You should be buying foreclosure properties now. The stock market is a complete mess on the best days but people will always need a roof over their heads, especially under the beautiful and hot Arizona sun.
Read more about how to buy foreclosures and educate yourself on the communities you are most interested in or start shopping here for the foreclosure home that meets your needs. If you are facing a pending foreclosure call a local real estate professional and check out what options you have. Your options will depend on your particular situation. Situations may depend on where in Arizona your home is located, how much you owe or how much your home is worth.

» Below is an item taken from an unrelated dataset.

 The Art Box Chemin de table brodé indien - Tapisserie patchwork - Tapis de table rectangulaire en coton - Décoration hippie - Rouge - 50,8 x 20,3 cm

Arizona is a sparsely populated state with pockets of metropolitan areas and cities. The foreclosure rate in Arizona is slightly higher than the national average and is exaggerated because of its unusual development patterns compared to California or the East coast. Most foreclosures in Arizona occur in the Maricopa County, Pima County, Pinal County and Pima Counties.
Q. Does this mean that people in these areas don't pay their bills or that there are no jobs in these countries?This transient population and influx of new citizens into Arizona keeps the cost of homes relatively stable until something upsets the apple cart and then a whole lot of apples are affected.
What has upset the apple cart is a down turn in the housing market across the globe, in the US and especially in Arizona.
Let's say that four houses on one cul-de-sac were all built by the same builder and all cost the same and were all bought the same day. Three of the houses had the normal 5% down and the mortgage was fixed. But that one house in the corner the one with the pretty blue shutters was bought by some one who used a sub-prime loan. This means that they bought the house without their hard earned savings (zero money down) they were not required to prove their income or anything else for that matter.
Well that fourth house with the sub-prime mortgage is probably has an adjustable rate mortgage as well. When that rate went up a couple of points and the home owner did not get that promotion and they bought that new car, you know the one. Well that was the end of their owning that home and now the value of all of the other three homes is reduced by the fact that the fourth house will be sold at a loss to get it off the banks books.
Your house has just lost value and you had nothing to do with it.
I say renegotiate your loan or walk.
It's like opening the mail and getting a bill for $100,000 that you knew nothing about. That bill belongs to the bank not you. It is their loss as they are the ones that set up the situation and profited in the short term while they ask you to pay $100,000 more than your home is worth because of their greed and stupidity.